Now don't be that insane campers that mistakes the non-camper for someone that hates trees and landscape and has no respect for the outdoors. Nothing could be further from the truth. I just don't want to sleep with it. I do not want to make love to the sweet outdoors. I want to enjoy it and then go back to civilization: pronto. I want to know there is running water and a shower moments away not 7 hours away. I can not commit myself to endless days in nature. I don't hate nature. I just can't do it. I wasn't raised that way and I have never learned to like it. I tried. In a half assed way? Yes - but I tried. But it never worked. I hate myself for it. I feel like I would be a cooler person if I camped. But it is not me. I am miserable and uncomfortable the entire time.
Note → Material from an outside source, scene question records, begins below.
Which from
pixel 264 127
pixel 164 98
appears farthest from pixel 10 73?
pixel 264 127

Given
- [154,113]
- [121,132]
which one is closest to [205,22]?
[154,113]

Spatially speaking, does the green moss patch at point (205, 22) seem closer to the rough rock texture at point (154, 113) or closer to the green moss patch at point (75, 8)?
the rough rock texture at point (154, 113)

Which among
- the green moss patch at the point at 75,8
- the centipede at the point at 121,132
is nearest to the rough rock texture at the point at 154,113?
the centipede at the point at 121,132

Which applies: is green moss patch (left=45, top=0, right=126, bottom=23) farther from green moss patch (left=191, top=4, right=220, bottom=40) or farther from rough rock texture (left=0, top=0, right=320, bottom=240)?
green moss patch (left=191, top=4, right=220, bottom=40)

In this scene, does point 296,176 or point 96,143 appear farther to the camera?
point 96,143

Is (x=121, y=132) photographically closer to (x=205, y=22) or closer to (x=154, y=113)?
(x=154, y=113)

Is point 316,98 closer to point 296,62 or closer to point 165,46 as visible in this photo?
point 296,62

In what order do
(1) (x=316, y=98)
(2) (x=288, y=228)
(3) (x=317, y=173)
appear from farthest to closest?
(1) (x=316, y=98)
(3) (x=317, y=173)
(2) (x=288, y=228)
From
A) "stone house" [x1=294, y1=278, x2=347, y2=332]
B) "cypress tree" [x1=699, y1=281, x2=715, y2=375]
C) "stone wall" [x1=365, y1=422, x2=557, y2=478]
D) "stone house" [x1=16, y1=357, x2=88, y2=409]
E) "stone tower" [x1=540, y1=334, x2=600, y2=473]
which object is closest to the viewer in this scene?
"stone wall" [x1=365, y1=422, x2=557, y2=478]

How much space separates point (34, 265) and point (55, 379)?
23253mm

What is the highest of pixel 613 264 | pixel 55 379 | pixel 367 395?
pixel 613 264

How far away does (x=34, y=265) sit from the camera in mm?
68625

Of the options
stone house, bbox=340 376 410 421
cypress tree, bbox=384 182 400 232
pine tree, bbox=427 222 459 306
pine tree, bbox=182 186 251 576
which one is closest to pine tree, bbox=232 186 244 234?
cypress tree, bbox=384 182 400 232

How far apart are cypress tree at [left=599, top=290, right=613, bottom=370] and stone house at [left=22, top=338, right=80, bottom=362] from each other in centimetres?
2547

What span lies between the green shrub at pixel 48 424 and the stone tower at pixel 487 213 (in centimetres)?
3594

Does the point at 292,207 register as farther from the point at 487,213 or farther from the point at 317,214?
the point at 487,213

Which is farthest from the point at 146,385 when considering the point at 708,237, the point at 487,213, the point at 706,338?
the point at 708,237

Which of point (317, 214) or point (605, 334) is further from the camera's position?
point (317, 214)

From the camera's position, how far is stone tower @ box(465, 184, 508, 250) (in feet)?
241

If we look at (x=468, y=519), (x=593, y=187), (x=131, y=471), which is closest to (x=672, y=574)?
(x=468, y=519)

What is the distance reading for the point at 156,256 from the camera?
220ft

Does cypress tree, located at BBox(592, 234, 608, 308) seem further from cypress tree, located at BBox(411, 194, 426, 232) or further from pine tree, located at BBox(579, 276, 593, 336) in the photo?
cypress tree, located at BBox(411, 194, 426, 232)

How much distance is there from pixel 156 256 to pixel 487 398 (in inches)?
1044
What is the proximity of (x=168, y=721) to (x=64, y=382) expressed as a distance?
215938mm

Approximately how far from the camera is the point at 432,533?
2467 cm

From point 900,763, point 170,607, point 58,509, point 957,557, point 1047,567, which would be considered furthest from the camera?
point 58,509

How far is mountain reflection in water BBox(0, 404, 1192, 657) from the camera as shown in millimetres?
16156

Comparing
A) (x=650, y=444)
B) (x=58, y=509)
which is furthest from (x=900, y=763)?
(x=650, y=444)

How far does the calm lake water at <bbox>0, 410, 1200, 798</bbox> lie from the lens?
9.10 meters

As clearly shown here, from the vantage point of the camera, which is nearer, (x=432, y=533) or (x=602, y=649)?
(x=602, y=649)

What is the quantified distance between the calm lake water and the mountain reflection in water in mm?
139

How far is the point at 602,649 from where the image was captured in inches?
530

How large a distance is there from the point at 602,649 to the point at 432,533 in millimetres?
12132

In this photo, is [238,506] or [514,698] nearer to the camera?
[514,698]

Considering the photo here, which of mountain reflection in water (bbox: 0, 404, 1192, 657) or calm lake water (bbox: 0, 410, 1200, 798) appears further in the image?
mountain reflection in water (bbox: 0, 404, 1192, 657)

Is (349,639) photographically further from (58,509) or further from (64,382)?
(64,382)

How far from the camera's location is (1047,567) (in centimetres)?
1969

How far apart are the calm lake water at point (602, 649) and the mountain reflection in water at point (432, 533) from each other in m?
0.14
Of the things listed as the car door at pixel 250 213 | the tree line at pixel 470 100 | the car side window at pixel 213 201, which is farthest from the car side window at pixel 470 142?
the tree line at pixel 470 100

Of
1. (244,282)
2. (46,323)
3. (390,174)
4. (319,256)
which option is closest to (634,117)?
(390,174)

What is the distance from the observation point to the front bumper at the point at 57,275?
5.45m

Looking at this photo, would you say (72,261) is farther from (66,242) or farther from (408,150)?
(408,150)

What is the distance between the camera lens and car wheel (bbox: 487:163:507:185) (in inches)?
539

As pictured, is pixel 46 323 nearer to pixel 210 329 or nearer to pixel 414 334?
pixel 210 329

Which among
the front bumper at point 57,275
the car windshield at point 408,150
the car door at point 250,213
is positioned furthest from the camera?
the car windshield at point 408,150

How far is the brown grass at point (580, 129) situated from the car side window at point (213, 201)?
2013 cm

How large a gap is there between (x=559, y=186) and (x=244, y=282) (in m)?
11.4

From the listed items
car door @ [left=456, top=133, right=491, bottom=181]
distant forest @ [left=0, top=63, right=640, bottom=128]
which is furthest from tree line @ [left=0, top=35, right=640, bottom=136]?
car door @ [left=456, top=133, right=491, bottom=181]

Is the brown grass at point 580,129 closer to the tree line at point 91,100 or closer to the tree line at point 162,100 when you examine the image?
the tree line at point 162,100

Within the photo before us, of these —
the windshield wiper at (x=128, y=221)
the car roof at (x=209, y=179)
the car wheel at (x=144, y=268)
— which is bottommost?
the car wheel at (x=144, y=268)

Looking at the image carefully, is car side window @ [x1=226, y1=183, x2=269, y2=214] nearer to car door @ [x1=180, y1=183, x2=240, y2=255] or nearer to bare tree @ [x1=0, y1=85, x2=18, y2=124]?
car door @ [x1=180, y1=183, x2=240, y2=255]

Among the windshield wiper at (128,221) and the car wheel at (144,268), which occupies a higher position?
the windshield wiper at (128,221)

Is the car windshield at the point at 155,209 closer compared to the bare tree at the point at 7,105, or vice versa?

Plus - let's look at the facts. I have a way of attracting unconventional illnesses and drama. I have had the shingles three times, I was stung by a scorpion in my own bed and I got amoebic dysentery from a bean burrito...do you really think I want to tempt the fate of the outdoors? Bears will find me and rip my head off given the opportunity. I will be involved in the first recorded case of a rabid deer heard attack. This is the kind of luck I have. I attract crazy people - I will attract crazy animals and insects. Believe me...I will. And really - I think this day at the beach proves that crazy insects love me...or maybe i am just a big 'ol baby.
So at the beach: I am flailing about at every fly. The odd part was these flies were mentally challenged. Or perhaps I was a magician. If one landed on my hand - I flung my hand and looked at my hand...fly still there. I flung again...two flies. Abra cadabra. I was like a magician doing the trick where one white dove is on his arm, he waves his arm and the one turns into two. What the heck? Am I magic? After this occurred several times I considered trying to walk across the lake. Maybe I am the offspring of God - what could explain this magic?
I looked around...no one else was flailing and fitting like me. I thought: well..they were all here longer than I. Maybe the flung enough earlier and the flies learned to stay away...........oh great - I am out of my mind. Now I am assuming that somehow the flues can be trained in a matter of minutes. I am ridiculous.
Mind over matter. I give it up. I will not let the flies ruin my time. I will ignore. I put my book away and just laid on my back. I could feel them one me. Nope...NO...I can't feel them...I am ignoring them. This did not last long. I knew what I looked like. I looked like a one of those Ethiopian children with flies running amok on their faces from a 1980's charity commercial featuring Sally Struthers. There was a fly playing in my eyelashes at that moment, another screwing around on my elbow, two on on my left hand and there were at least 12 on my legs.
That was it.
I sat up, armed with my book I went on a killing spree.
After the insurgents...I noted that the casualties were somewhere in the high teens. I was proud...a gentleman on a towel 15 feet from me said "Flies?"
"yes...no one seems bothered but me"
"oh you just have to shoo them away and it is fine"
"well...that wasn't really working...they still came - it is like they are glued to me - perhaps I smell of manure"
I became highly annoyed that he did not show any amusement in my joke...this lead me to believe that I do in fact smell of manure.
That fucking fly loving, hippy, tree-hugging bastard pissed me off. Did he not see me flailing around like I was having a epileptic seizure prior to this event?? He certainly did not care then. He only cared when he saw the god damn fly genocide going on. He should have been grabbing my tongue 20 minutes ago. Instead he insinuates that I smell of cow shit and makes me look a fool. A foolish baby that can't handle some flies.
Clearly the man has no sense of humor and I can not be in the company of him or his fly friends.